Still, Ms. Wolfson wrote, the fire that marked his journalism had not been damped.
“And yes, were he able, he’d still be doing it,” she wrote. “‘You know,’ he said, ‘at the age of 90 [he was born on May 9, 1918], there are not many people who want to employ you.’ He recalls when Iran’s President Mahmoud Ahmadinejad was making headlines: ‘Well, I knew him, I covered him, so I called the [CBS] office. Oh my God, I can just see it on the other end: ‘That guy doesn’t realize that he’s lost a certain amount of usefulness to us.'”
“I had my time”
“Mr. Wallace is unflinching: “I’m not disappointed in myself. I had my time. I was an object of respect and of celebrity — why do I avoid that word — I wince when I hear it. But things aren’t the way they used to be — for anybody.
“When his visitor tries to deflect his blunt self-assessment, he dismisses the attempt with the same directness and edge he used when interviewing presidents, history makers, and international luminaries such as Ayatollah Khomeini, Yasser Arafat, Noriega, and Putin.
“He quips, ‘Didn’t you used to be Mike Wallace?’ to explain how former associates react to him.
“And now the subject is aging.
“‘My memory started to go — and it has gone. Self-assurance started to go, and it has.’ His voice has become the broadcaster’s again, emphatic and animated: ‘You’re not as articulate as you used to be. You don’t have as good a time as you used to have. In addition to which, age has taken over.’
“There is no trace of whimper, instead only staunch declaration: ‘I’m living in the past. Face it. I know that I have a certain reputation, I mean that in the best sense, but I can’t achieve that again. I’m not going to get younger. You don’t have the psychic energy you used to have. I mean, look at me.’
“But for all the adjustments, Mr. Wallace says his emotional equilibrium has not been affected. ‘And not a hint of depression,’ he says. ‘You figure, maybe this is going to bring back the old stuff, but not a hint…. If your relationship with your physician is close enough, you just handle it as it comes and goes.’
“Pauline (the daughter of his third wife, Loraine Perigord) and her husband, Dick Bourgeois, join Mr. Wallace at the dining room table. They’ve been staying with him while his wife of 22 years, Mary Yates Wallace, was on a trip to Estonia. He beams at them as Pauline talks about how people arrive at each part of their lives, and have to make the appropriate adjustments. She knows that for all of her father’s advantages, it doesn’t compensate him for not being able to continue doing what he did.
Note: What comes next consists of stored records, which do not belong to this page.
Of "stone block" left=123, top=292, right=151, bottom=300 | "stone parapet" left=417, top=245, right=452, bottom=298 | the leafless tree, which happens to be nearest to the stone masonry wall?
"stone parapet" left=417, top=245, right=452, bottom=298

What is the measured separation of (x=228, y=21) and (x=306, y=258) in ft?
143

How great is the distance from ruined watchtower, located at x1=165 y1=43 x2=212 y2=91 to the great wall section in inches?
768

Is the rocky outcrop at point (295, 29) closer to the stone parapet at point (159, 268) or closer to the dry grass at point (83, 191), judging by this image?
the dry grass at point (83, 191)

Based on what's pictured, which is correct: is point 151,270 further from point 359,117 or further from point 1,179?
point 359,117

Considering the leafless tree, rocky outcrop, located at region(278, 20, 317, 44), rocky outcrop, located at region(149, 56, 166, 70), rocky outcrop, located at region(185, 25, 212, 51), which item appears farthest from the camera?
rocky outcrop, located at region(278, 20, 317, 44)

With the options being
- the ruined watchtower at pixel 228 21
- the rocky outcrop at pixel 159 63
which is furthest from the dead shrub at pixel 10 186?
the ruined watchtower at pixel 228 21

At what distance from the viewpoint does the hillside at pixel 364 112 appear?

“Not that he is complaining. He says his relationships have gotten better; he values his wife (‘She’s a love”) and his children.
“Chris (his son, ‘Fox News Sunday’ host Chris Wallace) and I — you know, we had grown apart to a certain degree, and now we’re real pals again, maybe more than ever.”
“He revels in the Vineyard (raised in Brookline, he first came when he was 10), and in watching the harbor from his back porch. ‘I can’t imagine a more attractive place to be,’ he says, and then adds, ‘But let’s face it. This is an artificial life.’
“He is all dignity and resolve as he begins, ‘So — I think I’ve lived too long. But I don’t feel sorry for myself.’
“His acceptance, he says, is ‘absolute.’
“And when he is asked how he would describe his attitude, he pauses, thinks a moment, then answers: ‘Waiting. Waiting for the end. It’s inevitable. It’s not about being comfortable. It’s not a question of being passive. You wait to wake up the next morning. You wait to find out what’s going to happen. You wait to see what’s going to happen to people you love when the wait is over.’